Mientras encendía las pequeñas veladoras
Mercedes pensó, más con el corazón que con la cabeza, es decir; tuvo algo así como
una revelación, una certeza que le indicaba disponer, antes de su muerte,
servicios religiosos por un año entero para la salvación de su alma. ¿Qué
atormentaba tanto a Mercedes? ¿O acaso creía que sólo así lograría su ingreso
directo al cielo sin tener que pasar por el purgatorio? Tal vez buscaba un
viaje directo y sin escalas, a lo mejor se lo merecía, o al menos eso creía.

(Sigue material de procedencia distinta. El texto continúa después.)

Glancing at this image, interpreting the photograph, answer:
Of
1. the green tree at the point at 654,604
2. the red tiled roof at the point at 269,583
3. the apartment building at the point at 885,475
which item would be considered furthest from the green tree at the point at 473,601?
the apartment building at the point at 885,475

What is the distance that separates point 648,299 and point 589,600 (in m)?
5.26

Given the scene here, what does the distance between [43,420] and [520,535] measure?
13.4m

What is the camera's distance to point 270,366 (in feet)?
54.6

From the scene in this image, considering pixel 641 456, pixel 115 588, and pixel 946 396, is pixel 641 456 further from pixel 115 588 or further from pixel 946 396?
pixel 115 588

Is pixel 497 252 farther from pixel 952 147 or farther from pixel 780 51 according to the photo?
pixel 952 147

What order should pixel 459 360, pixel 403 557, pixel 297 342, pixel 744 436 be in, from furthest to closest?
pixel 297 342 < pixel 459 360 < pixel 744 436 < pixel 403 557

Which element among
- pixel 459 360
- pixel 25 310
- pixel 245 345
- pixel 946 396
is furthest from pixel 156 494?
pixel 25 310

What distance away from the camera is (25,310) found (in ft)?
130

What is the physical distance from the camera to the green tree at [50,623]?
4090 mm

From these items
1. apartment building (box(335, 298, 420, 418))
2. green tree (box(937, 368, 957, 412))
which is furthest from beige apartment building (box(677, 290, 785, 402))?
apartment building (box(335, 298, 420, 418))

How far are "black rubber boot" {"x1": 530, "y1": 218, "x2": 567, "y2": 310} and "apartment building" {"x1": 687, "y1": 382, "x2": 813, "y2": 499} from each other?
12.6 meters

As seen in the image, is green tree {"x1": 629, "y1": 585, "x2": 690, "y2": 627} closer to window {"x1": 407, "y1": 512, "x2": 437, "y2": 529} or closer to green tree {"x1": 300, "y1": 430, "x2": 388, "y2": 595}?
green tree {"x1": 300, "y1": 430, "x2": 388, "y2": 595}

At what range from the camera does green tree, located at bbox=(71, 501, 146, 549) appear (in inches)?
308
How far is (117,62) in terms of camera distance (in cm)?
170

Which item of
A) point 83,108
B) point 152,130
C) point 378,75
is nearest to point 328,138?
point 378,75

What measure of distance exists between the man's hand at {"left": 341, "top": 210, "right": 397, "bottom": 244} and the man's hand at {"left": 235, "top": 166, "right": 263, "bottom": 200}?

La imagen escogida por la familia cuando
Ana Felix falleció, para que se pusiera sobre su lápida y durante los servicios
funerarios, que fueron en casa, como también serían años más tarde los de
Federico, Herminia y la propia Mercedes, fue la de Jesús orando en el Monte de
los Olivos.
Los días que Ana Felix pasó en cama
agonizando y la casa estuvo cerrada a las visitas, solo unos pocos amigos,
siempre son muy pocos, pudieron verla o estar allí para ofrecer su corazón, dar
unas palabras de aliento y rezar la oración por los agonizantes del Sagrado
Corazón de Jesús. Corazón de Jesús,
hostia viviente, Santa y agradable a Dios, Corazón de Jesús, propiciación por
nuestros pecados, Corazón de Jesús, lleno de amargura por nuestra causa,
Corazón de Jesús, triste hasta la muerte en el jardín de los Olivos…
Esa misma noche el padre Vargas ofició
el sacramento de la extremaunción y aunque el sentido de la ceremonia no es
exactamente el de preparar la partida del agonizante, sino, el de mantener
fuerte la esperanza de su recuperación, todos sabían, incluida Ana Felix, que
la muerte no se marcharía sin ella tal como lo hizo dos días después.
La noche que el cáncer derrotó
definitivamente a Ana Felix no hubo dramatismos. Nadie se descompuso. En pocas
horas Herminia, Mercedes y Ramón dispusieron todo. No eran grandes cosas
materiales sobre las cuales había que pensar. No. Las decisiones, que Ramón
dejó finalmente en manos de Herminia y Mercedes, fueron sobre los objetos
personales. Su ropa, la sortija de matrimonio, sus documentos, algunas cartas y
fotografías. Finalmente somos solo recuerdo.
Cuando Herminia y Mercedes terminaron de
organizar las pocas cosas que le pertenecían a Ana Felix, las dos la desnudaron
sobre la cama para asearla. Las dos, una a cada lado de la cama, limpiaron con
devoción su cuerpo, o lo que quedaba de él, con agua tibia y aceites, y
volvieron a vestirla, esta vez con el traje blanco que lució el día que llegó a
ocupar la casa ocho años atrás.
Cuando terminaron de hacerlo Herminia
tomó la mano derecha de su madre y la beso. Lentamente la paso por su cara,
devolviéndole el acto de agradecimiento que Ana Felix había tenido con ella
pocas horas antes de fallecer. Cuando terminó dispuso sus brazos cruzados sobre
el pecho y acomodó en su cuello la medalla de plata de la Inmaculada.